5 is an operation flowchart of the circuit shown in FIG. 4;

FIG. 6 is a configuration diagram of a production management file in an auxiliary storage device of a production monitoring computer used in an embodiment of the present invention.

FIG. 7 is a configuration diagram of the auxiliary storage device of the production monitoring computer used in the embodiment of the present invention after the end-of-life process of the production management file.

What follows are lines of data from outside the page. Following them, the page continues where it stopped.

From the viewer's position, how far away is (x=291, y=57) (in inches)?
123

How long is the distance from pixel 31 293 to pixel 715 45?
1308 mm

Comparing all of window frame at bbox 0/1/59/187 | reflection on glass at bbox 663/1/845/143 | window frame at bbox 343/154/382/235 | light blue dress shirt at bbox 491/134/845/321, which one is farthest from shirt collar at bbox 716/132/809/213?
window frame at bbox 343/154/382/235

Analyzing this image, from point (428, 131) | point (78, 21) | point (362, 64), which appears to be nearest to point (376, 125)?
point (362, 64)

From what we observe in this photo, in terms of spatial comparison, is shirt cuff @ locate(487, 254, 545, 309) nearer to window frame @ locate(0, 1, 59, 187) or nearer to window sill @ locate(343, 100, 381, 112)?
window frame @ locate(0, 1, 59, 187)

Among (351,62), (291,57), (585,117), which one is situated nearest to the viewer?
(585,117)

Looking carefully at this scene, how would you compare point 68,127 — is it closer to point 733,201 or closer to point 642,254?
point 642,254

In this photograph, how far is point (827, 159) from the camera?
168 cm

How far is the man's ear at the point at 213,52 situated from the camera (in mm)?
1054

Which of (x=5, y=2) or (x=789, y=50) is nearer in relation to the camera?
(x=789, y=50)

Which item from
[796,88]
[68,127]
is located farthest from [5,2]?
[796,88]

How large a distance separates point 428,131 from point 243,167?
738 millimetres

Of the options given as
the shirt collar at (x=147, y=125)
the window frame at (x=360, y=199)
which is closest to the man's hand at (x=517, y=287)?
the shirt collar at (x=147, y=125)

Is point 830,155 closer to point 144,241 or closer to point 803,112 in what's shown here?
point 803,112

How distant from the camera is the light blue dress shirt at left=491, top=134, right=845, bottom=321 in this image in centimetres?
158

FIG. 8 is a configuration diagram of a production management file of an auxiliary storage device of a production monitoring computer used in an embodiment of the present invention before a finishing process.

FIG. 9 is a flowchart of a system startup / shutdown configuration according to an embodiment of the present invention.

FIG. 10 is a diagram illustrating an operation of detecting an abnormality in a conventional example.

FIG. 11 is a flowchart for explaining the operation of the conventional example.

FIG. 12 is a flowchart for explaining a process from system start to end in a conventional example.

FIG. 13 is a flow chart for explaining the process from the system start to the end of the production monitoring system.

[Explanation of symbols]

A production monitoring computer B ₁ equipment B ₂ equipment B ₃ equipment C ₁ equipment control device C ₂ equipment control device C ₃ equipment control device D auxiliary storage device DF ₁ data file DF ₂ data file F production control file

Claims (2)

[Claims] 1. A production monitoring computer, which controls equipment on a production line by means of an equipment control device, monitors production data of the equipment, equipment operating status, etc. by passing information to and from the equipment control device by means of a production monitoring computer. In the system,
An auxiliary storage device is provided in the production monitoring computer, a file record that is generated only at the start of production and deleted only at the end of production is stored in the auxiliary storage device, and when an abnormality occurs in the production monitoring computer, the equipment is installed. Resetting the production monitoring computer in response to a signal from a control device, and by the reset, the production monitoring computer determines normal startup or abnormal startup depending on the presence or absence of the file record, and restores the production monitoring system. Recovery method of production monitoring system characterized by. 2. When the equipment operating condition is monitored by exchanging information between the equipment control device and the production monitoring computer, data transmission / reception and flags corresponding to the start and end of each communication are set. The method for recovering a production monitoring system according to claim 1, characterized in that.